Pascal attaque le christianisme politique au nom d'une rigueur spirituelle où il faut voir la marque du vrai chrétien. Je vénère dans Pascal le type même du croyant qui croit à la lettre, qui sait que ce qu'on lui a enseigné est vrai. Il ne faut pas s'imaginer que cela soit si courant dans l'Église. Ceux de la même race ont senti plus d'une fois qu'on les trouvait un peu nigauds. Ce combat dure encore aujourd'hui.
Mais une grande différence apparaît entre le temps de Pascal et le nôtre. Le janséniste appliquait sa rigueur à la pureté morale et à la perfection intérieure. Il mettait l'absolu dans cette recherche inhumaine qui le coupait d'un monde condamné à ses yeux et il se résignait à sa condamnation. Aujourd'hui, Pascal ne s'y résignerait plus. Son exigence irait dans le sens de la justice. Il serait frappé par le petit nombre des élus dès ce monde-ci, et découvrirait qu'il en est responsable, lui et toute sa caste, et qu'il lui en sera demandé compte. Il ne serait pas aussi assuré de ce qui perd un homme et de ce qui le sauve. Il ne consentirait plus à être sauvé tout seul. Il voudrait partager avec tous les hommes cette goutte de sang versé, croyait-il, pour lui seul.
Il n'empêche que c'est bien le même combat spirituel, inauguré par Port-Royal, que certains chrétiens mènent encore : le combat de ceux qui dans l'Église croient que « c'est vrai », contre ceux qui jugent que « c'est utile ».
J'ai toujours admiré le cardinal de Richelieu d'avoir compris que M. de Saint-Cyran, ce petit prêtre dénué de tout bien, était plus redoutable qu'une armée et de l'avoir mis à la Bastille, sans autre raison que la peur que lui inspirait un homme résolu à servir la vérité sans rien concéder aux puissances. Et Louis XIV, lui non plus, ne s'y est pas trompé, qui a redouté jusqu'aux reliques des saints de Port-Royal et qui ne se crut en repos que lorsqu'il eut violé leurs sépultures et livré leurs restes aux chiens.
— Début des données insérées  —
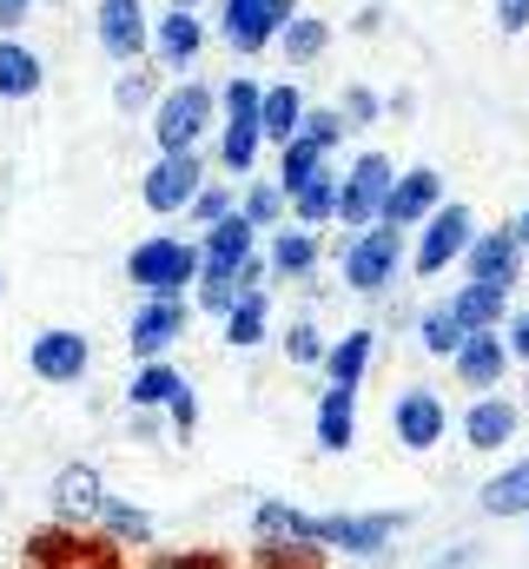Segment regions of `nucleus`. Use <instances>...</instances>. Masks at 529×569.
<instances>
[{"mask_svg":"<svg viewBox=\"0 0 529 569\" xmlns=\"http://www.w3.org/2000/svg\"><path fill=\"white\" fill-rule=\"evenodd\" d=\"M470 239H477V219H470V206L457 199V206H437L430 219H423V239H417V279H437V272H450L463 252H470Z\"/></svg>","mask_w":529,"mask_h":569,"instance_id":"1a4fd4ad","label":"nucleus"},{"mask_svg":"<svg viewBox=\"0 0 529 569\" xmlns=\"http://www.w3.org/2000/svg\"><path fill=\"white\" fill-rule=\"evenodd\" d=\"M47 503H53V523L87 530V523L100 517V503H107V477H100L93 463H67V470L47 483Z\"/></svg>","mask_w":529,"mask_h":569,"instance_id":"f8f14e48","label":"nucleus"},{"mask_svg":"<svg viewBox=\"0 0 529 569\" xmlns=\"http://www.w3.org/2000/svg\"><path fill=\"white\" fill-rule=\"evenodd\" d=\"M199 186H206V159H199V152H159V159L139 172V199H146V212H159V219L186 212V206L199 199Z\"/></svg>","mask_w":529,"mask_h":569,"instance_id":"39448f33","label":"nucleus"},{"mask_svg":"<svg viewBox=\"0 0 529 569\" xmlns=\"http://www.w3.org/2000/svg\"><path fill=\"white\" fill-rule=\"evenodd\" d=\"M199 47H206V20H199L192 7H166V13L152 20V60H159V67L192 73Z\"/></svg>","mask_w":529,"mask_h":569,"instance_id":"2eb2a0df","label":"nucleus"},{"mask_svg":"<svg viewBox=\"0 0 529 569\" xmlns=\"http://www.w3.org/2000/svg\"><path fill=\"white\" fill-rule=\"evenodd\" d=\"M358 443V391H345V385H325V398H318V450H351Z\"/></svg>","mask_w":529,"mask_h":569,"instance_id":"5701e85b","label":"nucleus"},{"mask_svg":"<svg viewBox=\"0 0 529 569\" xmlns=\"http://www.w3.org/2000/svg\"><path fill=\"white\" fill-rule=\"evenodd\" d=\"M93 543H100V537H87V530H73V523H47V530H33V537L20 543V557H27V569H67V563H80Z\"/></svg>","mask_w":529,"mask_h":569,"instance_id":"412c9836","label":"nucleus"},{"mask_svg":"<svg viewBox=\"0 0 529 569\" xmlns=\"http://www.w3.org/2000/svg\"><path fill=\"white\" fill-rule=\"evenodd\" d=\"M325 172V146H311V140H285L278 146V186H285V199L298 192V186H311Z\"/></svg>","mask_w":529,"mask_h":569,"instance_id":"473e14b6","label":"nucleus"},{"mask_svg":"<svg viewBox=\"0 0 529 569\" xmlns=\"http://www.w3.org/2000/svg\"><path fill=\"white\" fill-rule=\"evenodd\" d=\"M397 266H403V239H397L391 226L345 232V246H338V279L358 298H385L397 284Z\"/></svg>","mask_w":529,"mask_h":569,"instance_id":"f03ea898","label":"nucleus"},{"mask_svg":"<svg viewBox=\"0 0 529 569\" xmlns=\"http://www.w3.org/2000/svg\"><path fill=\"white\" fill-rule=\"evenodd\" d=\"M443 425H450V411H443V398H437V391H423V385L397 391L391 430H397V443H403V450H430V443H443Z\"/></svg>","mask_w":529,"mask_h":569,"instance_id":"ddd939ff","label":"nucleus"},{"mask_svg":"<svg viewBox=\"0 0 529 569\" xmlns=\"http://www.w3.org/2000/svg\"><path fill=\"white\" fill-rule=\"evenodd\" d=\"M338 113H345V127H378V113H385V100H378L371 87H345V100H338Z\"/></svg>","mask_w":529,"mask_h":569,"instance_id":"37998d69","label":"nucleus"},{"mask_svg":"<svg viewBox=\"0 0 529 569\" xmlns=\"http://www.w3.org/2000/svg\"><path fill=\"white\" fill-rule=\"evenodd\" d=\"M271 272L278 279H311L318 272V259H325V246H318V232L311 226H285V232H271Z\"/></svg>","mask_w":529,"mask_h":569,"instance_id":"b1692460","label":"nucleus"},{"mask_svg":"<svg viewBox=\"0 0 529 569\" xmlns=\"http://www.w3.org/2000/svg\"><path fill=\"white\" fill-rule=\"evenodd\" d=\"M259 100H264V87L252 80V73H232V80L219 87V107H226V120H232V113H259Z\"/></svg>","mask_w":529,"mask_h":569,"instance_id":"79ce46f5","label":"nucleus"},{"mask_svg":"<svg viewBox=\"0 0 529 569\" xmlns=\"http://www.w3.org/2000/svg\"><path fill=\"white\" fill-rule=\"evenodd\" d=\"M212 113H219V93H212L206 80H179V87H166L159 107H152V140H159V152H199L206 127H212Z\"/></svg>","mask_w":529,"mask_h":569,"instance_id":"7ed1b4c3","label":"nucleus"},{"mask_svg":"<svg viewBox=\"0 0 529 569\" xmlns=\"http://www.w3.org/2000/svg\"><path fill=\"white\" fill-rule=\"evenodd\" d=\"M33 20V0H0V33H20Z\"/></svg>","mask_w":529,"mask_h":569,"instance_id":"09e8293b","label":"nucleus"},{"mask_svg":"<svg viewBox=\"0 0 529 569\" xmlns=\"http://www.w3.org/2000/svg\"><path fill=\"white\" fill-rule=\"evenodd\" d=\"M391 179H397V166L385 152H358L351 172L338 179V226H345V232L378 226V219H385V199H391Z\"/></svg>","mask_w":529,"mask_h":569,"instance_id":"20e7f679","label":"nucleus"},{"mask_svg":"<svg viewBox=\"0 0 529 569\" xmlns=\"http://www.w3.org/2000/svg\"><path fill=\"white\" fill-rule=\"evenodd\" d=\"M497 27H503V33H523L529 27V0H497Z\"/></svg>","mask_w":529,"mask_h":569,"instance_id":"de8ad7c7","label":"nucleus"},{"mask_svg":"<svg viewBox=\"0 0 529 569\" xmlns=\"http://www.w3.org/2000/svg\"><path fill=\"white\" fill-rule=\"evenodd\" d=\"M298 140H311V146H331L345 140V113L338 107H305V120H298Z\"/></svg>","mask_w":529,"mask_h":569,"instance_id":"ea45409f","label":"nucleus"},{"mask_svg":"<svg viewBox=\"0 0 529 569\" xmlns=\"http://www.w3.org/2000/svg\"><path fill=\"white\" fill-rule=\"evenodd\" d=\"M33 7H67V0H33Z\"/></svg>","mask_w":529,"mask_h":569,"instance_id":"5fc2aeb1","label":"nucleus"},{"mask_svg":"<svg viewBox=\"0 0 529 569\" xmlns=\"http://www.w3.org/2000/svg\"><path fill=\"white\" fill-rule=\"evenodd\" d=\"M67 569H120V543H107V537H100L80 563H67Z\"/></svg>","mask_w":529,"mask_h":569,"instance_id":"49530a36","label":"nucleus"},{"mask_svg":"<svg viewBox=\"0 0 529 569\" xmlns=\"http://www.w3.org/2000/svg\"><path fill=\"white\" fill-rule=\"evenodd\" d=\"M298 13V0H219V40L232 53H264L278 40V27Z\"/></svg>","mask_w":529,"mask_h":569,"instance_id":"6e6552de","label":"nucleus"},{"mask_svg":"<svg viewBox=\"0 0 529 569\" xmlns=\"http://www.w3.org/2000/svg\"><path fill=\"white\" fill-rule=\"evenodd\" d=\"M132 437L152 443V437H159V411H132Z\"/></svg>","mask_w":529,"mask_h":569,"instance_id":"3c124183","label":"nucleus"},{"mask_svg":"<svg viewBox=\"0 0 529 569\" xmlns=\"http://www.w3.org/2000/svg\"><path fill=\"white\" fill-rule=\"evenodd\" d=\"M113 107L139 113V107H159V73H146V60H132L127 73L113 80Z\"/></svg>","mask_w":529,"mask_h":569,"instance_id":"e433bc0d","label":"nucleus"},{"mask_svg":"<svg viewBox=\"0 0 529 569\" xmlns=\"http://www.w3.org/2000/svg\"><path fill=\"white\" fill-rule=\"evenodd\" d=\"M285 206L298 212V226H311V232H318L325 219H338V179H331V172H318V179H311V186H298Z\"/></svg>","mask_w":529,"mask_h":569,"instance_id":"72a5a7b5","label":"nucleus"},{"mask_svg":"<svg viewBox=\"0 0 529 569\" xmlns=\"http://www.w3.org/2000/svg\"><path fill=\"white\" fill-rule=\"evenodd\" d=\"M199 272H206L199 239H179V232H152L127 252V279L139 284V298H186Z\"/></svg>","mask_w":529,"mask_h":569,"instance_id":"f257e3e1","label":"nucleus"},{"mask_svg":"<svg viewBox=\"0 0 529 569\" xmlns=\"http://www.w3.org/2000/svg\"><path fill=\"white\" fill-rule=\"evenodd\" d=\"M477 510H483V517H529V457H517L503 477H490V483H483Z\"/></svg>","mask_w":529,"mask_h":569,"instance_id":"bb28decb","label":"nucleus"},{"mask_svg":"<svg viewBox=\"0 0 529 569\" xmlns=\"http://www.w3.org/2000/svg\"><path fill=\"white\" fill-rule=\"evenodd\" d=\"M259 113H232L226 120V133H219V166L232 172V179H252V166H259Z\"/></svg>","mask_w":529,"mask_h":569,"instance_id":"a878e982","label":"nucleus"},{"mask_svg":"<svg viewBox=\"0 0 529 569\" xmlns=\"http://www.w3.org/2000/svg\"><path fill=\"white\" fill-rule=\"evenodd\" d=\"M450 311L463 318V331H497L503 325V311H510V284H457V298H450Z\"/></svg>","mask_w":529,"mask_h":569,"instance_id":"393cba45","label":"nucleus"},{"mask_svg":"<svg viewBox=\"0 0 529 569\" xmlns=\"http://www.w3.org/2000/svg\"><path fill=\"white\" fill-rule=\"evenodd\" d=\"M239 212H246L252 232H278V219H285V186H271V179H246Z\"/></svg>","mask_w":529,"mask_h":569,"instance_id":"f704fd0d","label":"nucleus"},{"mask_svg":"<svg viewBox=\"0 0 529 569\" xmlns=\"http://www.w3.org/2000/svg\"><path fill=\"white\" fill-rule=\"evenodd\" d=\"M298 120H305V93L298 87H264V100H259V133L271 146H285V140H298Z\"/></svg>","mask_w":529,"mask_h":569,"instance_id":"cd10ccee","label":"nucleus"},{"mask_svg":"<svg viewBox=\"0 0 529 569\" xmlns=\"http://www.w3.org/2000/svg\"><path fill=\"white\" fill-rule=\"evenodd\" d=\"M264 338V291H246L232 311H226V345H239V351H252Z\"/></svg>","mask_w":529,"mask_h":569,"instance_id":"c9c22d12","label":"nucleus"},{"mask_svg":"<svg viewBox=\"0 0 529 569\" xmlns=\"http://www.w3.org/2000/svg\"><path fill=\"white\" fill-rule=\"evenodd\" d=\"M252 252H259V232L246 226V212H226L219 226L199 232V259H206V272H239Z\"/></svg>","mask_w":529,"mask_h":569,"instance_id":"6ab92c4d","label":"nucleus"},{"mask_svg":"<svg viewBox=\"0 0 529 569\" xmlns=\"http://www.w3.org/2000/svg\"><path fill=\"white\" fill-rule=\"evenodd\" d=\"M146 569H226V563L206 557V550H159V557H146Z\"/></svg>","mask_w":529,"mask_h":569,"instance_id":"a18cd8bd","label":"nucleus"},{"mask_svg":"<svg viewBox=\"0 0 529 569\" xmlns=\"http://www.w3.org/2000/svg\"><path fill=\"white\" fill-rule=\"evenodd\" d=\"M27 371L40 385H80L93 371V338L73 331V325H47V331L27 338Z\"/></svg>","mask_w":529,"mask_h":569,"instance_id":"423d86ee","label":"nucleus"},{"mask_svg":"<svg viewBox=\"0 0 529 569\" xmlns=\"http://www.w3.org/2000/svg\"><path fill=\"white\" fill-rule=\"evenodd\" d=\"M271 47H278L291 67H311V60L331 47V27H325V20H311V13H291V20L278 27V40H271Z\"/></svg>","mask_w":529,"mask_h":569,"instance_id":"7c9ffc66","label":"nucleus"},{"mask_svg":"<svg viewBox=\"0 0 529 569\" xmlns=\"http://www.w3.org/2000/svg\"><path fill=\"white\" fill-rule=\"evenodd\" d=\"M463 266H470L477 284H510V291H517V279H523V246H517L510 226H503V232H477L470 252H463Z\"/></svg>","mask_w":529,"mask_h":569,"instance_id":"f3484780","label":"nucleus"},{"mask_svg":"<svg viewBox=\"0 0 529 569\" xmlns=\"http://www.w3.org/2000/svg\"><path fill=\"white\" fill-rule=\"evenodd\" d=\"M450 365H457V385H463V391H497V385L510 378V345H503L497 331H470Z\"/></svg>","mask_w":529,"mask_h":569,"instance_id":"dca6fc26","label":"nucleus"},{"mask_svg":"<svg viewBox=\"0 0 529 569\" xmlns=\"http://www.w3.org/2000/svg\"><path fill=\"white\" fill-rule=\"evenodd\" d=\"M166 425L179 430V437H192V430H199V391H192V385H179V391H172V405H166Z\"/></svg>","mask_w":529,"mask_h":569,"instance_id":"c03bdc74","label":"nucleus"},{"mask_svg":"<svg viewBox=\"0 0 529 569\" xmlns=\"http://www.w3.org/2000/svg\"><path fill=\"white\" fill-rule=\"evenodd\" d=\"M93 40H100V53L107 60H146L152 53V13H146V0H100L93 7Z\"/></svg>","mask_w":529,"mask_h":569,"instance_id":"9d476101","label":"nucleus"},{"mask_svg":"<svg viewBox=\"0 0 529 569\" xmlns=\"http://www.w3.org/2000/svg\"><path fill=\"white\" fill-rule=\"evenodd\" d=\"M40 87H47V60L27 40L0 33V100H33Z\"/></svg>","mask_w":529,"mask_h":569,"instance_id":"4be33fe9","label":"nucleus"},{"mask_svg":"<svg viewBox=\"0 0 529 569\" xmlns=\"http://www.w3.org/2000/svg\"><path fill=\"white\" fill-rule=\"evenodd\" d=\"M179 338H186V298H139V311H132V325H127L132 358L152 365V358H166Z\"/></svg>","mask_w":529,"mask_h":569,"instance_id":"9b49d317","label":"nucleus"},{"mask_svg":"<svg viewBox=\"0 0 529 569\" xmlns=\"http://www.w3.org/2000/svg\"><path fill=\"white\" fill-rule=\"evenodd\" d=\"M503 345H510V358H523V365H529V311L510 318V338H503Z\"/></svg>","mask_w":529,"mask_h":569,"instance_id":"8fccbe9b","label":"nucleus"},{"mask_svg":"<svg viewBox=\"0 0 529 569\" xmlns=\"http://www.w3.org/2000/svg\"><path fill=\"white\" fill-rule=\"evenodd\" d=\"M437 206H443V172L410 166L403 179H391V199H385V219H378V226H391V232H403V226H423Z\"/></svg>","mask_w":529,"mask_h":569,"instance_id":"4468645a","label":"nucleus"},{"mask_svg":"<svg viewBox=\"0 0 529 569\" xmlns=\"http://www.w3.org/2000/svg\"><path fill=\"white\" fill-rule=\"evenodd\" d=\"M510 232H517V246H523V252H529V206H523V212H517V226H510Z\"/></svg>","mask_w":529,"mask_h":569,"instance_id":"603ef678","label":"nucleus"},{"mask_svg":"<svg viewBox=\"0 0 529 569\" xmlns=\"http://www.w3.org/2000/svg\"><path fill=\"white\" fill-rule=\"evenodd\" d=\"M186 212H192V226L206 232V226H219L226 212H239V192H232V186H219V179H206V186H199V199H192Z\"/></svg>","mask_w":529,"mask_h":569,"instance_id":"58836bf2","label":"nucleus"},{"mask_svg":"<svg viewBox=\"0 0 529 569\" xmlns=\"http://www.w3.org/2000/svg\"><path fill=\"white\" fill-rule=\"evenodd\" d=\"M239 298H246V284L232 279V272H199V305H206L212 318H226Z\"/></svg>","mask_w":529,"mask_h":569,"instance_id":"a19ab883","label":"nucleus"},{"mask_svg":"<svg viewBox=\"0 0 529 569\" xmlns=\"http://www.w3.org/2000/svg\"><path fill=\"white\" fill-rule=\"evenodd\" d=\"M517 430H523V405L503 398V391H483V398L463 411V437H470V450H503Z\"/></svg>","mask_w":529,"mask_h":569,"instance_id":"a211bd4d","label":"nucleus"},{"mask_svg":"<svg viewBox=\"0 0 529 569\" xmlns=\"http://www.w3.org/2000/svg\"><path fill=\"white\" fill-rule=\"evenodd\" d=\"M417 338H423V351H430V358H457V345H463L470 331H463V318H457V311H450V298H443V305H430V311L417 318Z\"/></svg>","mask_w":529,"mask_h":569,"instance_id":"2f4dec72","label":"nucleus"},{"mask_svg":"<svg viewBox=\"0 0 529 569\" xmlns=\"http://www.w3.org/2000/svg\"><path fill=\"white\" fill-rule=\"evenodd\" d=\"M403 523H410L403 510H378V517H311V543L318 550H338V557H385Z\"/></svg>","mask_w":529,"mask_h":569,"instance_id":"0eeeda50","label":"nucleus"},{"mask_svg":"<svg viewBox=\"0 0 529 569\" xmlns=\"http://www.w3.org/2000/svg\"><path fill=\"white\" fill-rule=\"evenodd\" d=\"M371 358H378V331L371 325H358V331H345V338H331L325 345V378L331 385H345V391H358L365 385V371H371Z\"/></svg>","mask_w":529,"mask_h":569,"instance_id":"aec40b11","label":"nucleus"},{"mask_svg":"<svg viewBox=\"0 0 529 569\" xmlns=\"http://www.w3.org/2000/svg\"><path fill=\"white\" fill-rule=\"evenodd\" d=\"M179 385H186V378H179V365H166V358H152V365H139V371H132V385H127V405H132V411H166Z\"/></svg>","mask_w":529,"mask_h":569,"instance_id":"c756f323","label":"nucleus"},{"mask_svg":"<svg viewBox=\"0 0 529 569\" xmlns=\"http://www.w3.org/2000/svg\"><path fill=\"white\" fill-rule=\"evenodd\" d=\"M325 345H331V338H325V331H318L311 318H291V331H285V358H291L298 371L325 365Z\"/></svg>","mask_w":529,"mask_h":569,"instance_id":"4c0bfd02","label":"nucleus"},{"mask_svg":"<svg viewBox=\"0 0 529 569\" xmlns=\"http://www.w3.org/2000/svg\"><path fill=\"white\" fill-rule=\"evenodd\" d=\"M166 7H192V13H199V7H206V0H166Z\"/></svg>","mask_w":529,"mask_h":569,"instance_id":"864d4df0","label":"nucleus"},{"mask_svg":"<svg viewBox=\"0 0 529 569\" xmlns=\"http://www.w3.org/2000/svg\"><path fill=\"white\" fill-rule=\"evenodd\" d=\"M93 523H100V537H107V543H120V550H139V543H152V517H146L139 503H127V497H107Z\"/></svg>","mask_w":529,"mask_h":569,"instance_id":"c85d7f7f","label":"nucleus"}]
</instances>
« Eternel ennemi des suprêmes puissances », ce cri d'Athalie à Joad, c'est le cri de César à tout homme, si désarmé qu'il soit, mais qui croit que la vérité est vivante et qu'il n'est rien qui ne doive lui être sacrifié, fût-ce le roi, fût-ce la nation, fût-ce le parti.
César n'a pas eu de cesse qu'il n'ait découvert le secret de la puissance qui, durant tant de siècles, l'a bravé. C'est fait maintenant : il a trouvé le moyen d'atteindre l'âme, de pénétrer jusqu'à ce dernier réduit d'où Saint-Cyran tenait tête à Richelieu. En 1956, M. de Saint-Cyran lui-même ferait, non plus son examen de conscience, mais son autocritique, selon les méthodes que le Parti impose à ses victimes.
Pour moi, je ne cesse d'apprendre des Provinciales écrites sous une monarchie absolue, et par ce chrétien exemplaire à qui le Christ avait parlé durant la nuit des « pleurs de joie », ce qu'est la liberté des enfants de Dieu et que contre elle rien ne prévaut. C'est elle qui donne son prix à la destinée d'un homme. C'est elle que nous devons préserver dans notre propre vie, dans la nation, dans l'Église, si nous lui appartenons, elle enfin qu'il faut restituer aux peuples qui l'ont perdue et qui en ont oublié le goût. Essayons d'imaginer un homme qui, à Moscou ou à Pékin, commencerait un jour à écrire sur une page blanche : « Il n'est rien tel que les communistes... » et qui ne verrait pas surgir un policier à sa droite et à sa gauche : le monde serait de nouveau sauvé.